TAREFA ESCRITA 1 — Reproduza todo o trecho do texto sobre a duplicação da BR-386 que vai de "Continuidade dos acidentes" até "Vale do Taquari.", trocando "Vale do Taquari" por "Vale do Rio Taquari".
TAREFA ESCRITA 2 — Resuma em duas frases o texto sobre a duplicação da BR-386.

TEXTO DE ORIGEM —
Continuidade dos acidentes com mortes. Congestionamentos em determinados horários – principalmente em feriadões. Encarecimento da obra em R$ 30 milhões do previsto no início do contrato. Estes são apenas alguns dos reflexos no atraso da duplicação da principal rodovia do Vale do Taquari: a BR-386.
São 33,4 quilômetros de obra. Quando concluídas, o trecho entre Tabaí e Estrela contará com pista dupla em ambos os sentidos, o que facilitará o tráfego de veículos e diminuirá os riscos de acidentes na chamada Estrada da Produção. Tudo isso poderia estar pronto se as autarquias dessem a devida atenção à principal obra estrutural do Vale do Taquari.

Registros extraídos:
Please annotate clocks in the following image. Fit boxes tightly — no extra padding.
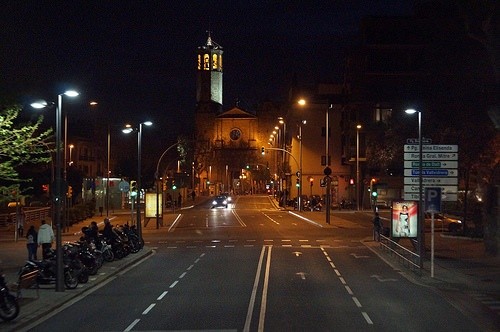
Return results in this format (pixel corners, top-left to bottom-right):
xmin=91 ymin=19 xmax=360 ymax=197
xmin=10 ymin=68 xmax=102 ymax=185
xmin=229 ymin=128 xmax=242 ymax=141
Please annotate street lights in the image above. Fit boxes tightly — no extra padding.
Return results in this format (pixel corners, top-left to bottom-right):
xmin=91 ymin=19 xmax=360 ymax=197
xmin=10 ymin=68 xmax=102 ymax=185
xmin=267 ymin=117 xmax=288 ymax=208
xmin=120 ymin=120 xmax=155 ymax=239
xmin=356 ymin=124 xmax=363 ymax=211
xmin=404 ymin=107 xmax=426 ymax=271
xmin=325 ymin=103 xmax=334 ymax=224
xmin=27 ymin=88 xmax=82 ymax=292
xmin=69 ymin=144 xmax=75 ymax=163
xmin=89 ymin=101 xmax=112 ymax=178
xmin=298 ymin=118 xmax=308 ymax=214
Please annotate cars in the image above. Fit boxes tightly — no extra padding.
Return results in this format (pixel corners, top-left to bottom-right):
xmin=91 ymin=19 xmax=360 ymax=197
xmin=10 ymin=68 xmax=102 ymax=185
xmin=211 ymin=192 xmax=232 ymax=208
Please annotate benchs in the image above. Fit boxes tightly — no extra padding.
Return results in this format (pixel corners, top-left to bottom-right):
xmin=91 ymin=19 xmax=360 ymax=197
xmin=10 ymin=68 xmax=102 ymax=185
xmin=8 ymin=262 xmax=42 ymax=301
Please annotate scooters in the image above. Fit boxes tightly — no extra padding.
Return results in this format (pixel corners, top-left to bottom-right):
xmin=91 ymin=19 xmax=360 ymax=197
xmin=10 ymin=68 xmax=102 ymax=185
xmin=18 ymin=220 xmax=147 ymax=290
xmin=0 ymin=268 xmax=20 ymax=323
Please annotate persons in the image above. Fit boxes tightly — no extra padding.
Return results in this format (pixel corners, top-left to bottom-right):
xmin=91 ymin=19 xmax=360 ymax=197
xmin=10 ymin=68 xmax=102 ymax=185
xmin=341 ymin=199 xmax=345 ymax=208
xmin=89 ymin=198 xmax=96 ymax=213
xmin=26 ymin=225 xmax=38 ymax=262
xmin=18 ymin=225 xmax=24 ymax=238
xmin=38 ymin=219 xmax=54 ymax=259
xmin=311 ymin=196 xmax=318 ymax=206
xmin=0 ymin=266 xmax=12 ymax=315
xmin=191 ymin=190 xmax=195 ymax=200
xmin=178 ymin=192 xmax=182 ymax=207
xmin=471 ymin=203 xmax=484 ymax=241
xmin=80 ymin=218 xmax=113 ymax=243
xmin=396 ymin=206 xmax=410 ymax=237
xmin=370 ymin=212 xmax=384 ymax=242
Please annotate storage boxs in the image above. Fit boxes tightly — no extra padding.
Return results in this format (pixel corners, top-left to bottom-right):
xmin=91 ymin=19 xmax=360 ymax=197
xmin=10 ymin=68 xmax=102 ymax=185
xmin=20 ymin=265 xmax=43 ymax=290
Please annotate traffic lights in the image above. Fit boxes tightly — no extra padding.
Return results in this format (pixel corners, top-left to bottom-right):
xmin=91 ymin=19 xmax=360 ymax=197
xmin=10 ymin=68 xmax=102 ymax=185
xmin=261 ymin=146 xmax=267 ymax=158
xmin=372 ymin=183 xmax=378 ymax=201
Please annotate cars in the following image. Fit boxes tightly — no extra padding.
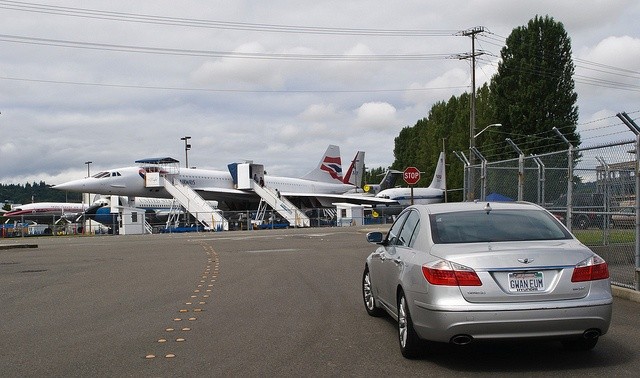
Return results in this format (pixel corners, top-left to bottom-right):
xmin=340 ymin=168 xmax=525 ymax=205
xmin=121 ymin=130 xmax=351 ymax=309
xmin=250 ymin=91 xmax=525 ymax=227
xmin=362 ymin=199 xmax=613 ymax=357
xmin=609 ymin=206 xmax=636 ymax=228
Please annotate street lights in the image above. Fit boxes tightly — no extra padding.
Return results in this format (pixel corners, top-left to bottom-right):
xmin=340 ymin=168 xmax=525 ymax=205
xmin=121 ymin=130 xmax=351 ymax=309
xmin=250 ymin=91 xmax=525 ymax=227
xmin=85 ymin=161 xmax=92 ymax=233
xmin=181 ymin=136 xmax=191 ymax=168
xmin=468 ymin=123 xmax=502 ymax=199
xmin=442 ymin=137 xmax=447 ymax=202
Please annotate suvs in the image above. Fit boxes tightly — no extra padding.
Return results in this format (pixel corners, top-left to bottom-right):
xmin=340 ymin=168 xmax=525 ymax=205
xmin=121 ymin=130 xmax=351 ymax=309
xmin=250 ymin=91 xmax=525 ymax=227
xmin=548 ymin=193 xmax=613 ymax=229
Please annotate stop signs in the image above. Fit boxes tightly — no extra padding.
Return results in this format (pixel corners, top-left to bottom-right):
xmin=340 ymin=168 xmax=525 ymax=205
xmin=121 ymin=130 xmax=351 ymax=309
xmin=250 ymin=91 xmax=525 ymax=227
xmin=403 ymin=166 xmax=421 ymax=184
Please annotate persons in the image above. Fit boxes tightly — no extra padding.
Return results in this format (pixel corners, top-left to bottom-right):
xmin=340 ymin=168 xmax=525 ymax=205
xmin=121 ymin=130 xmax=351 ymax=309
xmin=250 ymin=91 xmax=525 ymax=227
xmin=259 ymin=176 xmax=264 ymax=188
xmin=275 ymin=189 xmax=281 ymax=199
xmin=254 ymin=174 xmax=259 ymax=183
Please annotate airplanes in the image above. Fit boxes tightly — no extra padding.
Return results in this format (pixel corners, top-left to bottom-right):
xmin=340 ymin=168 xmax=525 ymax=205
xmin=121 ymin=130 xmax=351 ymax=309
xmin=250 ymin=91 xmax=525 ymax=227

...

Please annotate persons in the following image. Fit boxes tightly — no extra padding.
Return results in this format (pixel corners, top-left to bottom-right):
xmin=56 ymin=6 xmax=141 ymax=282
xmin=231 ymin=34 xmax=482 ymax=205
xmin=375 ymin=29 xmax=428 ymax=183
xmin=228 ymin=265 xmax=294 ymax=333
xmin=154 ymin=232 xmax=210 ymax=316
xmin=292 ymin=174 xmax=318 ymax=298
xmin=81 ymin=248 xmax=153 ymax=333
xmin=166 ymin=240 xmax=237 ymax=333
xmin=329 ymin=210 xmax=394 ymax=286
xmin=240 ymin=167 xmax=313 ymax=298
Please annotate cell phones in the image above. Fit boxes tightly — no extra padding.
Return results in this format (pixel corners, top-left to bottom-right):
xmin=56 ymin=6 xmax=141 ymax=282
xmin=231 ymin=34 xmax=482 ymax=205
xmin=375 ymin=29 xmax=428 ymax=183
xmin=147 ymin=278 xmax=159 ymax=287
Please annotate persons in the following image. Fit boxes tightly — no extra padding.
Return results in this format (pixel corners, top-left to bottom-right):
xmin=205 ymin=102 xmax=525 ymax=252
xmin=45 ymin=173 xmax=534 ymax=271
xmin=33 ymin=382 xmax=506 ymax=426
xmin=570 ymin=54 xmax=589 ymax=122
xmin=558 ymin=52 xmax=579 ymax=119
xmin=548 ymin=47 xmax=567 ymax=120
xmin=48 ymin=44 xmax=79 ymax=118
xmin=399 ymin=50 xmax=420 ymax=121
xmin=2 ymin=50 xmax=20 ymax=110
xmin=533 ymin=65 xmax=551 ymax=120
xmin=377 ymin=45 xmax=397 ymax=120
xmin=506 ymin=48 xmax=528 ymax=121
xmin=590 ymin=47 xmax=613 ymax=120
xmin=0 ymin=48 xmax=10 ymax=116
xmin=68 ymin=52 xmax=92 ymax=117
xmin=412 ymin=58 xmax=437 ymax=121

RESULTADO 1 —
Continuidade dos acidentes com mortes. Congestionamentos em determinados horários – principalmente em feriadões. Encarecimento da obra em R$ 30 milhões do previsto no início do contrato. Estes são apenas alguns dos reflexos no atraso da duplicação da principal rodovia do Vale do Rio Taquari: a BR-386.
São 33,4 quilômetros de obra. Quando concluídas, o trecho entre Tabaí e Estrela contará com pista dupla em ambos os sentidos, o que facilitará o tráfego de veículos e diminuirá os riscos de acidentes na chamada Estrada da Produção. Tudo isso poderia estar pronto se as autarquias dessem a devida atenção à principal obra estrutural do Vale do Rio Taquari.

RESULTADO 2 — O atraso na duplicação da BR-386, principal rodovia do Vale do Taquari, traz reflexos como a continuidade dos acidentes com mortes, congestionamentos em determinados horários e o encarecimento da obra em R$ 30 milhões. Quando os 33,4 quilômetros de obra forem concluídos, o trecho entre Tabaí e Estrela terá pista dupla em ambos os sentidos, o que facilitará o tráfego de veículos e diminuirá os riscos de acidentes.